SMART Repair
Quick answer: SMART stands for Small to Medium Area Repair Technique -- a localised cosmetic repair method that fixes a scratch, dent, bumper scuff or kerbed alloy in place, without removing or fully refinishing the panel. It's the tool of choice before a lease-return inspection because it brings damage inside the BVRLA Fair Wear and Tear threshold for far less than the leasing company's recharge quote.
SMART repair grew up alongside the UK lease and fleet market in the 1990s and 2000s as a faster, cheaper alternative to traditional bodyshop work. Rather than send a whole panel away to be removed, stripped, filled, sprayed and baked, a SMART technician repairs just the damaged area -- often on the driveway in a couple of hours -- using blended paint, colour-matched tinters, localised curing and paintless techniques. It is an industry standard method rather than a single brand, promoted by specialists such as ChipsAway, Revive! and Dent Devils and accredited through the Institute of the Motor Industry (IMI) cosmetic repair standard.
What it means
SMART Repair is a category of cosmetic repair that treats damage up to a defined size -- typically a scratch, chip, scuff, small dent or kerbed wheel rim -- as a contained job rather than a panel job. Techniques include paint blending with colour-matched tinter and lacquer, paintless dent repair (PDR) using rods and glue tabs to push small dents back from behind, plastic bumper re-profiling and filling, and alloy wheel refurbishment by sanding, filling, priming, painting and lacquering the damaged rim. The work is done in-situ, usually by a mobile technician at the customer's home or workplace, and the repair is feathered into the surrounding original paint so the boundary is invisible.

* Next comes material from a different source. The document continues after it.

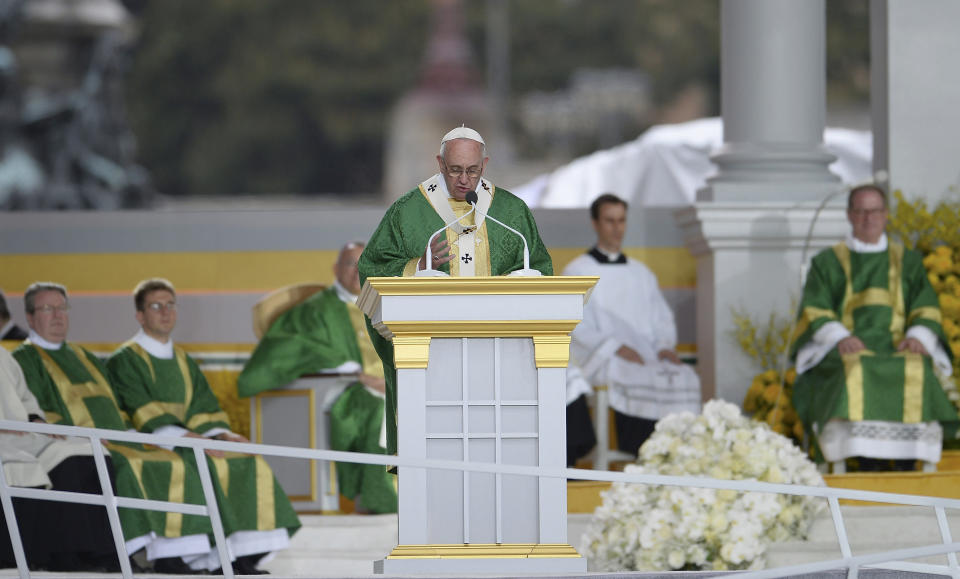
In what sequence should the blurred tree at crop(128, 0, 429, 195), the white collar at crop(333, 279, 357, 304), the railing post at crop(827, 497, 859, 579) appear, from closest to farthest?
the railing post at crop(827, 497, 859, 579) < the white collar at crop(333, 279, 357, 304) < the blurred tree at crop(128, 0, 429, 195)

SMART repair does not cover structural damage, deep gouges through to bare metal over a large area, cracked or broken panels, or anything that requires removing and refitting a panel.
Why it matters
- Cheaper than a bodyshop: Because only the damaged area is refinished, material and labour are a fraction of full panel respray. For a single scratch or bumper scuff the saving against a traditional quote is typically large.

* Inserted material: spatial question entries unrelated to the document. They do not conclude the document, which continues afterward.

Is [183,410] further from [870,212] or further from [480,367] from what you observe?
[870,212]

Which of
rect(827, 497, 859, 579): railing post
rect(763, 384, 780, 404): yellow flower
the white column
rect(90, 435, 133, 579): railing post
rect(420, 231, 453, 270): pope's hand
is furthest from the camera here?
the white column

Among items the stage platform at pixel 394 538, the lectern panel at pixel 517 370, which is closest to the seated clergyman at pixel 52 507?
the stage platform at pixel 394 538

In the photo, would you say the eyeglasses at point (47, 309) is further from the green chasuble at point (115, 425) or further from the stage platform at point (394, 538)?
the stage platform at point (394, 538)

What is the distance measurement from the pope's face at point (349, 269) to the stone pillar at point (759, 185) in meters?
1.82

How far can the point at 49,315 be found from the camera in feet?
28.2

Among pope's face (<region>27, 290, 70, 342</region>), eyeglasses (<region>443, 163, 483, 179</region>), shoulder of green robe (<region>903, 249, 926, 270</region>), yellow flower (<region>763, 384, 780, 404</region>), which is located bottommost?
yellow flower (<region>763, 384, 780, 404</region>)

- Cheaper than a lease recharge: Lease companies charge a standard rate for damage that falls outside the BVRLA Fair Wear and Tear guide. A SMART repair booked before the inspection almost always costs less than the recharge quote and protects against devaluation of the returned vehicle.

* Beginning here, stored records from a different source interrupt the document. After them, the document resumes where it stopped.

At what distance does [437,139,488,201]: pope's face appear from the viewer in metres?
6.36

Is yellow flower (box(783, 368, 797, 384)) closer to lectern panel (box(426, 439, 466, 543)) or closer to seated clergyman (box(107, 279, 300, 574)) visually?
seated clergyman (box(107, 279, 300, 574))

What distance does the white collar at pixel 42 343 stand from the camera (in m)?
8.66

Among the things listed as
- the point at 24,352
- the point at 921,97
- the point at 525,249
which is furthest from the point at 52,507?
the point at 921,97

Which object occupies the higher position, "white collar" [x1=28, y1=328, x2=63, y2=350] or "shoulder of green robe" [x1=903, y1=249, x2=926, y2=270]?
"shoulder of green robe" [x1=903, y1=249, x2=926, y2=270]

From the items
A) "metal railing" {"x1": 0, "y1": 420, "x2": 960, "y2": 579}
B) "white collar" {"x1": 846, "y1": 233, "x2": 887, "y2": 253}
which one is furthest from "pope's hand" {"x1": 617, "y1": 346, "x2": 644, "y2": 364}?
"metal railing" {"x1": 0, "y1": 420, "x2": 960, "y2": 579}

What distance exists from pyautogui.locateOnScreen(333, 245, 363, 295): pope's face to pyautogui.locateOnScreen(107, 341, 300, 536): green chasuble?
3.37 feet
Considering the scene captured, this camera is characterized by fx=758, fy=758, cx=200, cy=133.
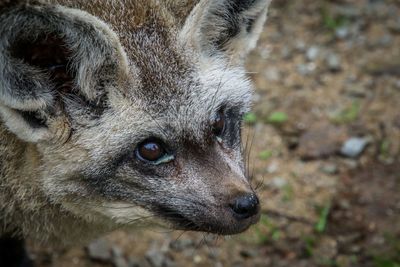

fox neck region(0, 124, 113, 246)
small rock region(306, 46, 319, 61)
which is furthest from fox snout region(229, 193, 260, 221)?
small rock region(306, 46, 319, 61)


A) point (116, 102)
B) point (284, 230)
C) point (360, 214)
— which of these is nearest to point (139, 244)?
point (284, 230)

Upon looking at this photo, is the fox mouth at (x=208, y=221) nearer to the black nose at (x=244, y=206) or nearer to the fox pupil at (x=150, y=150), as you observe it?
the black nose at (x=244, y=206)

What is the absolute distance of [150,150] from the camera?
4.42 metres

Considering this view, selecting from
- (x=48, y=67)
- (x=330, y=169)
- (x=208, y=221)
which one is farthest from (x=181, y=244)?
(x=48, y=67)

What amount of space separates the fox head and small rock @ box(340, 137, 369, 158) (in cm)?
260

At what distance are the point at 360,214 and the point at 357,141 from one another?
83cm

- Same-day and mobile: Most SMART repairs are done in a few hours at your home or place of work, so you don't lose the car for days as you would with a bodyshop booking.
- Preserves original paint: Only the damaged area is touched. The rest of the factory finish is untouched, which matters for long-term value and for passing a lease return inspection without "whole panel resprayed" being noted on the report.
Where you will see it
You'll see the term in end of lease damage estimates, fleet remarketing reports, insurance body-repair approvals and mobile repair company quotes. Typical wording includes "SMART repair recommended" against a line item on a pre-inspection report, "out of SMART scope -- refer to bodyshop" where damage is too large, or "SMART repair completed, panel signed off" on a post-repair inspection sheet. The BVRLA Fair Wear and Tear guide itself references cosmetic repair as an acceptable way for the hirer to bring a vehicle inside acceptable standards before return.
Context
SMART Repair sits between DIY touch-in pens at one end and full bodyshop refinishing at the other. It overlaps heavily with cosmetic repair and with paintless dent repair (PDR), and uses the same underlying base coat, clear coat and primer materials as a bodyshop but applied locally rather than across a whole panel. In the end of lease context it is the standard way to fix pre-return damage that's outside Fair Wear and Tear but inside the SMART scope -- the alternative being to accept the leasing company's recharge. A sensible pre-return workflow is to book a mobile inspection, obtain a SMART quote, compare with the lessor's recharge schedule and proceed with whichever is cheaper.
Common mistakes
- Leaving the SMART repair booking until the day before hand-back, then discovering the damage is actually out of SMART scope and needs a bodyshop slot you no longer have time for.
- Accepting the leasing company's recharge quote without getting an independent SMART quote -- the SMART figure is usually lower, sometimes by a wide margin.
- Assuming a SMART repair will be visible. A properly blended repair from an IMI-accredited technician should be invisible on a standard inspection; an obvious repair is a workmanship issue, not a limitation of the technique.
- Trying to DIY a scratch with a touch-in pen the week before return. A bad DIY repair can itself count as damage on the inspection report and cost more to put right than the original scratch would have.